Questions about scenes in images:
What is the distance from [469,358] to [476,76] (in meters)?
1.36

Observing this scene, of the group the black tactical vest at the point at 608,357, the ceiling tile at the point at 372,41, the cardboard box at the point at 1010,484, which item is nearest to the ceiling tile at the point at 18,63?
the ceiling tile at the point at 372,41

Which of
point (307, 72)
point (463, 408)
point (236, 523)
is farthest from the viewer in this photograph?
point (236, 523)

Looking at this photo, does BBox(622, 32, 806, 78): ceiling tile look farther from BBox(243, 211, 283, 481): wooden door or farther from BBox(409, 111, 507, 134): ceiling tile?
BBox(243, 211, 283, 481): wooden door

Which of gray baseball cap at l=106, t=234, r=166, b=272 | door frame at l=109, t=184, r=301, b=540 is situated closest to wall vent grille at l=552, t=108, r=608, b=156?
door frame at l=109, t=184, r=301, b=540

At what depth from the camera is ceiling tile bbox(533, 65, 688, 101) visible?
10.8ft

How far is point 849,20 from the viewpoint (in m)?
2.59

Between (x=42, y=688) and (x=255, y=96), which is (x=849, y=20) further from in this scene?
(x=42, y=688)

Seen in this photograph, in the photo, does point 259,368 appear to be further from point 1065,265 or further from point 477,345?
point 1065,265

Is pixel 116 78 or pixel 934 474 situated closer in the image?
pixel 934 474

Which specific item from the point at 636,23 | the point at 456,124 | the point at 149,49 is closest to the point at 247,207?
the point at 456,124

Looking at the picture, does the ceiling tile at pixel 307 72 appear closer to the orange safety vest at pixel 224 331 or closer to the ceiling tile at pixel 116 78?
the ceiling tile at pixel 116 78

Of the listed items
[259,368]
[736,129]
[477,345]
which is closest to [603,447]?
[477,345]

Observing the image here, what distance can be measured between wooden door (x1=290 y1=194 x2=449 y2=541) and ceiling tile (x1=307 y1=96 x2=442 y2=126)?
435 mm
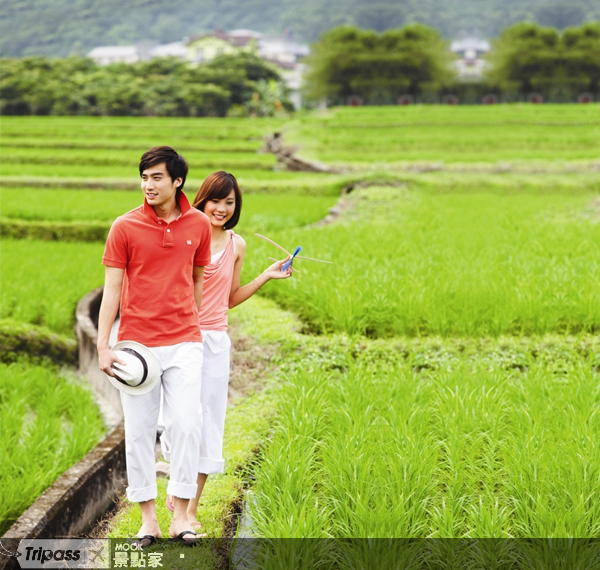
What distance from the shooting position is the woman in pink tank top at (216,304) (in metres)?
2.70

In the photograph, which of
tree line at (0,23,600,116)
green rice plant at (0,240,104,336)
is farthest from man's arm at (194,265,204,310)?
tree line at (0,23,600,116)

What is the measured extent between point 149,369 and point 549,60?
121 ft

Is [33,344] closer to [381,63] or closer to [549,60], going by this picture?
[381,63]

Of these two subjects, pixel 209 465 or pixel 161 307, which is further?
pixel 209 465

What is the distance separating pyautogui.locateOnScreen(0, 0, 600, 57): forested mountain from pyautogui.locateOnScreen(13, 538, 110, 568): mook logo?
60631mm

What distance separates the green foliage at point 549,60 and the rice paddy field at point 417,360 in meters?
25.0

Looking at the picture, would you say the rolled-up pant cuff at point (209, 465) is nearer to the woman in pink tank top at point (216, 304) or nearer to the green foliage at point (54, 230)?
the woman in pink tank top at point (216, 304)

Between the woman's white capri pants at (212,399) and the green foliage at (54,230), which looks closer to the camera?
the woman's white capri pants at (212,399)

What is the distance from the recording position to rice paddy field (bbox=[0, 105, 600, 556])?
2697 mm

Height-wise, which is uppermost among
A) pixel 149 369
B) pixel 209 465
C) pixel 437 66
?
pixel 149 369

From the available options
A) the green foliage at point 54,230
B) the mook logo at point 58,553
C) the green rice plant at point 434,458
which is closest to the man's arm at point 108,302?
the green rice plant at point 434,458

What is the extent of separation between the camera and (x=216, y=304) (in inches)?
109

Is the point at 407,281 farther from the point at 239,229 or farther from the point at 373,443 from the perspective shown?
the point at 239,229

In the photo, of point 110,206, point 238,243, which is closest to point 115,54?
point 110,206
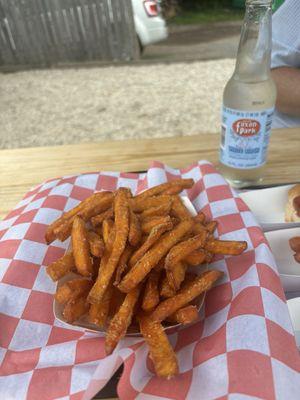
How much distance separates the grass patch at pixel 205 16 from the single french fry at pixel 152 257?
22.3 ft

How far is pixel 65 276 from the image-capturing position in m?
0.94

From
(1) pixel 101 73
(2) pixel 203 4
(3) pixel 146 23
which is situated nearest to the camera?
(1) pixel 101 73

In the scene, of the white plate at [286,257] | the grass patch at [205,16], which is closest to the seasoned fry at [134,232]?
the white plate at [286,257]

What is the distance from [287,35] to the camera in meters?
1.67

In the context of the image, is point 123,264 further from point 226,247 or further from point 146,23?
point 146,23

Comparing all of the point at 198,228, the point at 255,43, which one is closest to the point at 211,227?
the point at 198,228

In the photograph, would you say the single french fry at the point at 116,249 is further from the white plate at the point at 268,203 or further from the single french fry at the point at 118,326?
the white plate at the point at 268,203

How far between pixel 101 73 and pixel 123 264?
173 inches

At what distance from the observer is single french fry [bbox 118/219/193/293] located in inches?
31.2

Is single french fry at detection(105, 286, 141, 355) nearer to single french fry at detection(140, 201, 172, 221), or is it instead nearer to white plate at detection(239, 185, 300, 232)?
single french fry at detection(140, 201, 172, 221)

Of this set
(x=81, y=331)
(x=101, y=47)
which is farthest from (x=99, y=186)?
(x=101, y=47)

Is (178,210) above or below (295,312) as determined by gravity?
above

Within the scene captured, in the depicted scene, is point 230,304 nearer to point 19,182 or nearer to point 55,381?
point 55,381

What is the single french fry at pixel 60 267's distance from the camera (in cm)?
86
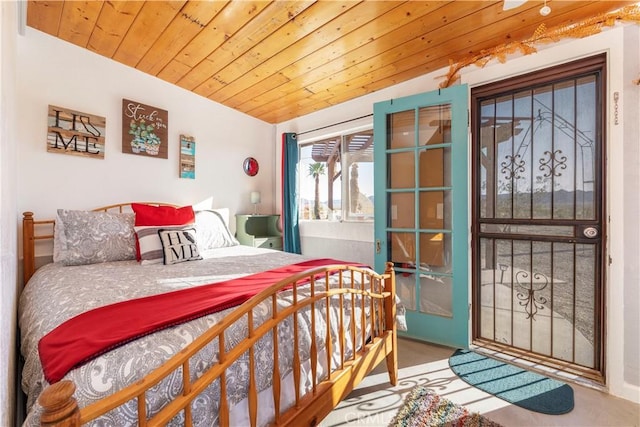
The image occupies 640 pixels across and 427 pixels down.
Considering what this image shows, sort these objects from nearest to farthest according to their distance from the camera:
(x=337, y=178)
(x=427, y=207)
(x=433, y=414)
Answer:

Your objective:
Restate the entire listing word for word, excluding pictures.

Solution to this exercise:
What is the distance from [469,358] to [476,76] (in meters)?
1.36

Observing this scene, of the group the black tactical vest at the point at 608,357, the ceiling tile at the point at 372,41, the cardboard box at the point at 1010,484, which item is nearest to the ceiling tile at the point at 18,63?
the ceiling tile at the point at 372,41

Which of
point (307, 72)
point (463, 408)
point (236, 523)
is farthest from the viewer in this photograph?
point (236, 523)

Looking at this photo, does BBox(622, 32, 806, 78): ceiling tile look farther from BBox(243, 211, 283, 481): wooden door or farther from BBox(409, 111, 507, 134): ceiling tile?
BBox(243, 211, 283, 481): wooden door

Which of gray baseball cap at l=106, t=234, r=166, b=272 | door frame at l=109, t=184, r=301, b=540 is situated closest to wall vent grille at l=552, t=108, r=608, b=156?
door frame at l=109, t=184, r=301, b=540

At what depth from the camera is ceiling tile bbox(533, 65, 688, 101) visible?
10.8ft

How far is point 849,20 from the viewpoint (in m)?
2.59

Between (x=42, y=688) and (x=255, y=96), which is (x=849, y=20) further from in this scene?
(x=42, y=688)

Seen in this photograph, in the photo, does point 259,368 appear to be further from point 1065,265 or further from point 477,345?
point 1065,265

Is pixel 116 78 or pixel 934 474 situated closer in the image?
pixel 934 474

Which specific item from the point at 636,23 | the point at 456,124 | the point at 149,49 is closest to the point at 247,207?
the point at 456,124

Looking at the picture, does the ceiling tile at pixel 307 72 appear closer to the orange safety vest at pixel 224 331 or closer to the ceiling tile at pixel 116 78?
the ceiling tile at pixel 116 78

Of the listed items
[259,368]
[736,129]
[477,345]
which is closest to [603,447]?
[477,345]

Observing the image here, what distance can be measured between wooden door (x1=290 y1=194 x2=449 y2=541) and ceiling tile (x1=307 y1=96 x2=442 y2=126)?
435 mm
What distance from the shooting position is the woman in pink tank top at (216,304) (in metres)?
2.70

In the photograph, which of
tree line at (0,23,600,116)
green rice plant at (0,240,104,336)
is farthest from man's arm at (194,265,204,310)?
tree line at (0,23,600,116)

What is the measured extent between point 149,369 and point 549,60?
121 ft

Is [33,344] closer to [381,63] or closer to [549,60], going by this picture?
[381,63]

Of these two subjects, pixel 209 465 or pixel 161 307, which is further?
pixel 209 465

What is the distance separating pyautogui.locateOnScreen(0, 0, 600, 57): forested mountain from pyautogui.locateOnScreen(13, 538, 110, 568): mook logo?
60631mm

What distance separates the green foliage at point 549,60 and the rice paddy field at point 417,360 in meters?
25.0

Looking at the picture, would you say the rolled-up pant cuff at point (209, 465) is nearer to the woman in pink tank top at point (216, 304) or nearer to the green foliage at point (54, 230)?
the woman in pink tank top at point (216, 304)

Between the woman's white capri pants at (212,399) and the green foliage at (54,230), which looks closer to the camera?
the woman's white capri pants at (212,399)

What is the distance from the recording position to rice paddy field (bbox=[0, 105, 600, 556])?
2697 mm

Height-wise, which is uppermost among
A) pixel 149 369
B) pixel 209 465
C) pixel 437 66
?
pixel 149 369

From the available options
A) the green foliage at point 54,230
B) the mook logo at point 58,553
C) the green rice plant at point 434,458
which is closest to the man's arm at point 108,302?
the green rice plant at point 434,458

What is the extent of separation between the camera and (x=216, y=304) (in inches)?
109

Is the point at 407,281 farther from the point at 239,229 or farther from the point at 373,443 from the perspective shown?
the point at 239,229

In the photo, of point 110,206, point 238,243, which is closest to point 115,54?
point 110,206
How much distance separates the grass patch at pixel 205 16 from the single french fry at pixel 152 257?
22.3 ft

How far is pixel 65 276 from the image-capturing position in m?
0.94

From
(1) pixel 101 73
(2) pixel 203 4
(3) pixel 146 23
which is situated nearest to the camera?
(1) pixel 101 73

In the scene, of the white plate at [286,257] | the grass patch at [205,16], which is closest to the seasoned fry at [134,232]?
the white plate at [286,257]

What is the distance from [287,35] to the camera in meters?
1.67

In the context of the image, is point 123,264 further from point 226,247 or further from point 146,23?
point 146,23

Comparing all of the point at 198,228, the point at 255,43, which one is closest to the point at 211,227?
the point at 198,228

In the photograph, would you say the single french fry at the point at 116,249 is further from the white plate at the point at 268,203 or further from the single french fry at the point at 118,326?
the white plate at the point at 268,203

How far between pixel 101 73 and pixel 123 264?
173 inches

At what distance from the observer is single french fry [bbox 118/219/193/293] located in inches?
31.2

Is single french fry at detection(105, 286, 141, 355) nearer to single french fry at detection(140, 201, 172, 221), or is it instead nearer to white plate at detection(239, 185, 300, 232)?
single french fry at detection(140, 201, 172, 221)

Of this set
(x=81, y=331)
(x=101, y=47)
which is farthest from (x=99, y=186)?
(x=101, y=47)

Is (178,210) above or below (295,312) as determined by gravity?
above

Within the scene captured, in the depicted scene, is point 230,304 nearer to point 19,182 or nearer to point 55,381?
point 55,381

What is the single french fry at pixel 60 267's distance from the camera (in cm)?
86
The image occupies 640 pixels across and 427 pixels down.
Considering what this image shows, sort these objects from nearest to farthest according to their distance from the camera:
(x=337, y=178)
(x=427, y=207)
(x=433, y=414)
Answer:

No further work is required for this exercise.